◆ **Consignes à suivre**:
1. Répondez aux questions suivantes en vous appuyant sur le portrait de la végétarienne.
(a) De quoi se plaignait-elle au sujet d'un passager de l'avion ?
(b) Depuis combien d'années n'avait-elle pas joui du goût du sang ?
(c) Quelles personnes ne sont généralement pas les plus faciles à vivre ?
2. Indiquez si chaque affirmation concorde avec le portrait de la végétarienne, en répondant par oui ou par non et en citant les mots décisifs du texte.
(a) L'histoire de l'œuf s'est passée dans un train.
(b) Seules quelques rides pouvaient trahir l'arrivée de la trentaine.
(c) La vie commune avec cette mangeuse de graines dure depuis quelques semaines.

Végétarienne

louisesawyer

Portrait d'une mangeuse de graines
Alors que je l'écoutais parler, plus précisément se plaindre d'un type qui avait osé bouffer un œuf à côté d'elle dans l'avion, non vraiment ca ne se fait pas, c'est dégueulasse, je ne cessais de la regarder. Belle. Se priver de bidoche, ca conserve, visiblement. Un visage frais, des traits fins, l'œil pétillant, que seules quelques rides à leurs coins pouvaient trahir l'arrivée imminente de la trentaine. Un corps fin et bien proportionné, à faire pâlir n'importe quelle gamine de 15 ans.
15 ans, justement. 15 ans qu'elle n'avait pas joui du goût du sang.


Végétarienne.


Quelques années maintenant que cette bouffeuse de graines partage ma vie, et je m'y suis attachée à cette bête-là. Pas des plus simples à apprivoiser, je l'avoue, les personnes bourrées de principes et de convictions ne sont généralement pas les plus faciles à vivre. Et c'est franchement son cas. Il y a des habitudes à prendre, des manies auxquelles on s'habitue.

◆ **Extrait de données**:
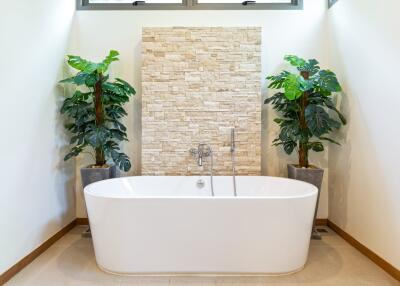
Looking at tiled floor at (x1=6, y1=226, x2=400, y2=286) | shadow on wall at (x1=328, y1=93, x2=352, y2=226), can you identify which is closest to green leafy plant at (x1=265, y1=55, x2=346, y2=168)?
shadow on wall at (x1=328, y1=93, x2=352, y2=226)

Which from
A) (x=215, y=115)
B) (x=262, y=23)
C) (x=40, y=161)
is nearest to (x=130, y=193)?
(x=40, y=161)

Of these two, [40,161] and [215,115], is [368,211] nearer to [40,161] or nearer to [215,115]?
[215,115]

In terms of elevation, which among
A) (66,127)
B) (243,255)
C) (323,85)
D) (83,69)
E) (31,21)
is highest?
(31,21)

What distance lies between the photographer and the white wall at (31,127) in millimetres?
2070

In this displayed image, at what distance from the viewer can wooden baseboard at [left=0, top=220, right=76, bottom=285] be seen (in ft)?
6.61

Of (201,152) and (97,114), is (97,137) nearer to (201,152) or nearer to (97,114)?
==
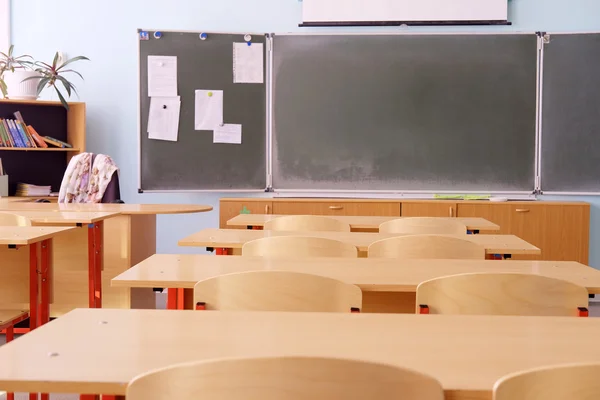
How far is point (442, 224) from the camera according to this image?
==
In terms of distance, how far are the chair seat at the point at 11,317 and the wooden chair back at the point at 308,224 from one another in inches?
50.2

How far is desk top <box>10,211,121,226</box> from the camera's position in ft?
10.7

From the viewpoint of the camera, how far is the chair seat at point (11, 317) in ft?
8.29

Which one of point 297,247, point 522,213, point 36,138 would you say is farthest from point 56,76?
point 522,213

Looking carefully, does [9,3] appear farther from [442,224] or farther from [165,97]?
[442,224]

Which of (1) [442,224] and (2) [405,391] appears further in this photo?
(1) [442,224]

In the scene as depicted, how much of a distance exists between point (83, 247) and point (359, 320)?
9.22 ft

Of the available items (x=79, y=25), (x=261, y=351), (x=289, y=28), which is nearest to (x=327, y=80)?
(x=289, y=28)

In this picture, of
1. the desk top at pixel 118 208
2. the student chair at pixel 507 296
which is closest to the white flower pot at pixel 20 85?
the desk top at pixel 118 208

◆ **Les réponses**:
1.
(a) Elle se plaignait d'un type qui avait osé bouffer un œuf à côté d'elle dans l'avion.
(b) Depuis 15 ans.
(c) Les personnes bourrées de principes et de convictions.

2.
(a) Non : « à côté d'elle dans l'avion ».
(b) Oui : « que seules quelques rides à leurs coins pouvaient trahir l'arrivée imminente de la trentaine ».
(c) Non : « Quelques années maintenant que cette bouffeuse de graines partage ma vie ».